8 responses to “Part 2: Minimizing the pain of the IUD insertion: all effort required”

  1. I find too much instrumention and procedures are unnecessary and probably even increasing anxiety in a patient who is predisposed to anxiety states.

  2. Can you share your powerpoint presentation?

    Willa Henry MD

  3. For uterine cramping consider premedicating with homeopathic magnesium phosporicum 200 C; this can then be repeated every 1-4 hours as needed. Since magnesium deficiency is so very common in Canada, especially among women, it might be helpful to encourage magnesium glycinate (dose b.i.d. to bowel tolerance, then reduce a bit) daily for a couple of weeks before and after insertion.

    Use Gelsemium 200C for anticipatory anxiety — night before and q 4 h PRN.

  4. I have been inserting IUD’s ‘old school’ for 20+ and have yet to cause anyone excruciating pain, or can only recall 1 nullip having moderate pain. So I never really feel motivated to make a change to my practice. I think the therapeutic alliance with my patients might be anxiolytic, since I don’t do them on a referral basis, or in a women’s health clinic.
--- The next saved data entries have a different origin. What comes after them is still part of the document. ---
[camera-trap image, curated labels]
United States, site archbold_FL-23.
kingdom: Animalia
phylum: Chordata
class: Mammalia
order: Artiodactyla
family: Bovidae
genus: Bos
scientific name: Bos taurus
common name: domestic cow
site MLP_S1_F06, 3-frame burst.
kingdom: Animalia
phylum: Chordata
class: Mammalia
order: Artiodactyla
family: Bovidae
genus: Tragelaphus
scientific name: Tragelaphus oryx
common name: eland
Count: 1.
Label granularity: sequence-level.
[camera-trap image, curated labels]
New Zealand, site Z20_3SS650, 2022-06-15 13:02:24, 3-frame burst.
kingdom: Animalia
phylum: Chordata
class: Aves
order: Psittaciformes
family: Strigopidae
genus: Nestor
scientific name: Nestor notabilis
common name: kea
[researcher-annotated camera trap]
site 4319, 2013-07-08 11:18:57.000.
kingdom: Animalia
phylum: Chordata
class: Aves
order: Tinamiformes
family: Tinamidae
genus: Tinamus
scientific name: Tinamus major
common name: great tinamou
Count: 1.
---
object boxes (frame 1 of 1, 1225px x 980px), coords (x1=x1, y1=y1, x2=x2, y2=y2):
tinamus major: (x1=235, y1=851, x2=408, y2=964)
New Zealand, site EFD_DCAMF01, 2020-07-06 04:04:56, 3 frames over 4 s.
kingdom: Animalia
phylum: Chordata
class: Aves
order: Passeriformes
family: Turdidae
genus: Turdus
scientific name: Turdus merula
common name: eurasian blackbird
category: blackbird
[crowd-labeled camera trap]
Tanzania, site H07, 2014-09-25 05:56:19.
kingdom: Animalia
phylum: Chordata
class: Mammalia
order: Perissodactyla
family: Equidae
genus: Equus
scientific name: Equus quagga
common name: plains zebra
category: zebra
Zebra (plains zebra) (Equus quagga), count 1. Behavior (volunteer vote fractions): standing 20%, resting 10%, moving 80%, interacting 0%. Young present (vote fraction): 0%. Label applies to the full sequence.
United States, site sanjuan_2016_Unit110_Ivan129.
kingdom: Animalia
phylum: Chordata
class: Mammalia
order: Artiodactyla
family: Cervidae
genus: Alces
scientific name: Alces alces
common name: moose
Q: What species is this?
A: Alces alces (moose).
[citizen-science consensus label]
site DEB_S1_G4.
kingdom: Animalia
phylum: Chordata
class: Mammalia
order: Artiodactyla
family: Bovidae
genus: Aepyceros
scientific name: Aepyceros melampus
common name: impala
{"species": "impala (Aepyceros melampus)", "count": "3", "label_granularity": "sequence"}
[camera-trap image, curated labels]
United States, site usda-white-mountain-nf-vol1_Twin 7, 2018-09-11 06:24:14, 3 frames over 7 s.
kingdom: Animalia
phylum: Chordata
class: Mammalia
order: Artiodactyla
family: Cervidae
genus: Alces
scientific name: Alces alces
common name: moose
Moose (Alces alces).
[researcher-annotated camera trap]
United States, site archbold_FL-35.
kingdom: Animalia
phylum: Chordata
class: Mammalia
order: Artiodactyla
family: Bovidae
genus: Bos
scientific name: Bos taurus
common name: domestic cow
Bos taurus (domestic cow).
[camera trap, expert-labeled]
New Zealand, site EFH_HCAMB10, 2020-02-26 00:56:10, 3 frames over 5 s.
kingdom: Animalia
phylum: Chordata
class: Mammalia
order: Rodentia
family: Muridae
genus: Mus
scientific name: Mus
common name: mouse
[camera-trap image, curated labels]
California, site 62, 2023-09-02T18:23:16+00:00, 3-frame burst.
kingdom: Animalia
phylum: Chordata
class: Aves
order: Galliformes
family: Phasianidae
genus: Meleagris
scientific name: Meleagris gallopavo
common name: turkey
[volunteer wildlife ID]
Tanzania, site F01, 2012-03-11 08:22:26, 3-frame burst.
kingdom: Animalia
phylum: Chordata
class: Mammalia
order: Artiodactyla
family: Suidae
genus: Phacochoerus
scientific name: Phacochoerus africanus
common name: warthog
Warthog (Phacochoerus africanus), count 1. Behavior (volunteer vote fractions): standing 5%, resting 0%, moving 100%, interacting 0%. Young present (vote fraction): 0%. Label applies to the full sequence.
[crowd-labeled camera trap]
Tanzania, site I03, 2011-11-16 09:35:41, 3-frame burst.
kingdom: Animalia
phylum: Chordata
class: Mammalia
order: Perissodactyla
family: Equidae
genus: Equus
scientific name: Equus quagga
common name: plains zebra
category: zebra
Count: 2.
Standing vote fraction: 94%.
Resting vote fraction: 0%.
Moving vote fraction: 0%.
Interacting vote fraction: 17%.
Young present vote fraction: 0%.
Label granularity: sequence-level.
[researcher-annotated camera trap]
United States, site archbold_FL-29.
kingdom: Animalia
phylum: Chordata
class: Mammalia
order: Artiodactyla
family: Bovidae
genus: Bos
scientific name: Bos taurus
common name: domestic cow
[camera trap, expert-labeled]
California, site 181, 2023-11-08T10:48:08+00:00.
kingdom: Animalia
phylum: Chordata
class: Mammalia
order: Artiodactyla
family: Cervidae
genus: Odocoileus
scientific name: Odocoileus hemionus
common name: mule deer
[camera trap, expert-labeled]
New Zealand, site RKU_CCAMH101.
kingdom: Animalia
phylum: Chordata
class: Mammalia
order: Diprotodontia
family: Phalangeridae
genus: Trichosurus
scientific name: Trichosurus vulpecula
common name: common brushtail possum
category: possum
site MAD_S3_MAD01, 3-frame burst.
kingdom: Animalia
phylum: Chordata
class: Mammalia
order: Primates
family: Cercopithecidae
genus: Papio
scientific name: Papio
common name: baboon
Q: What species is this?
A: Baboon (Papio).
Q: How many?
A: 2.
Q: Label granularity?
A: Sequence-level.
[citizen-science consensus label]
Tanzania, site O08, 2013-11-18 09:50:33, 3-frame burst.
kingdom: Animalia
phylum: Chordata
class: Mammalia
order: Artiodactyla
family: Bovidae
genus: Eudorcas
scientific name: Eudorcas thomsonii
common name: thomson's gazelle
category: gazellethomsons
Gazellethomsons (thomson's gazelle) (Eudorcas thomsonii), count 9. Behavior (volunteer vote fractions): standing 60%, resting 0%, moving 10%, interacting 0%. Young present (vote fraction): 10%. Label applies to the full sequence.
Usually I have had a few conversation with my patients about all forms of contraception, and what to expect, prior to the actual moment of insertion. I agree that knowing what to expect – according to what they want to know – is anxiolytic. Not all of my patients would be interested in seeing/hearing all about it. Some prefer only to know what they have to, and then want to listen to some music, and not even look at the insides of the package. I don’t think the ppt would be good for them. Last week, for the first time I gave a patient some lorazepam, because her previous MD gave it to her, and she felt she couldn’t try without it. I didn’t find it any different than any other IUD I had put in, so my n of 1 doesn’t convince me. Also, I find that putting on a tenaculum is equivalent to the pain of the injection in the cx prior to putting it on. I don’t see the benefit. I find once it is on, there is no further pain on the cervix. Maybe I have just been lucky? I go around this topic about once a year, and was very happy to see the resources and references. I am still mulling it over.

  5. Can you share your powerpoint?

  6. Thanks very much for this presentation. In the past, I also used to routinely do a cervical/paracervical block, however I’ve found that in about 80% of the patients, I can sound the uterus without a tenaculum by having them tilt their pelvis while applying downward suprapubic pressure with their hands. This serves 2 purposes – First it straightens out the anteverted uterus, and second, it gives them a sense of participating in the procedure. Years ago, working with fertility clinic patients doing intrauterine inseminations, we found that our pregnancy stats were higher when we were able to insert the IUI catheter without tenaculum, and certainly the patient experience was more positive – so I tried the same techniques here and it works well in nullips and multips. I agree wholeheartedly with your conclusion about the anxiety and anticipatory contributors to the pain experience, and really appreciate your comments about the importance of thoroughly preparing them. I find that most women aren’t interested in too much detail, but do want to have a general idea, so my pre-insertion consultation caters to as much info as they want, and I also show them how they can help with the procedure. I advise that sometimes we have to do a block and there can be some cramping, but I’ve found that each of these women leave after the insertion pleasantly surprised at having experienced little or no discomfort. I do have them take some ibuprofen pre-procedure. There are certainly some trickier ones where this minimal intervention approach doesn’t work and I need to do a block and be more aggressive, but as we hit that point, I remind her of what we discussed and talk her through it. Always glad to hear new ideas, and thanks for the resources and references. Much appreciated.

  7. I provide lorazepam to my anxious patients and give ibuprofen immediately after inserting the iucd. I’ve never done a paracervical block for inserting an iucd. I may try it but so far all my patients have been quite happy with the procedure when I do it.

  8. IUD Insertion and removal was incredibly painful for me. We medical providers – we should be giving a complete pain regimen before the procedure to reduce pain for our patients.
    One dose of Torodol
    One dose of Xanax or other relaxant
    I dose of narcotic for pain 1 hour prior to procedure
    Clamping the cervix with a tanaculum is an outdated Instrument a butcher would use in medieval times. We can use a suction or plastic non- piercing instrument.
    It’s time for zero pain in Gynecology.
    It’s 2022.
    No woman should have to put up with pain when we have resources to extinguish pain.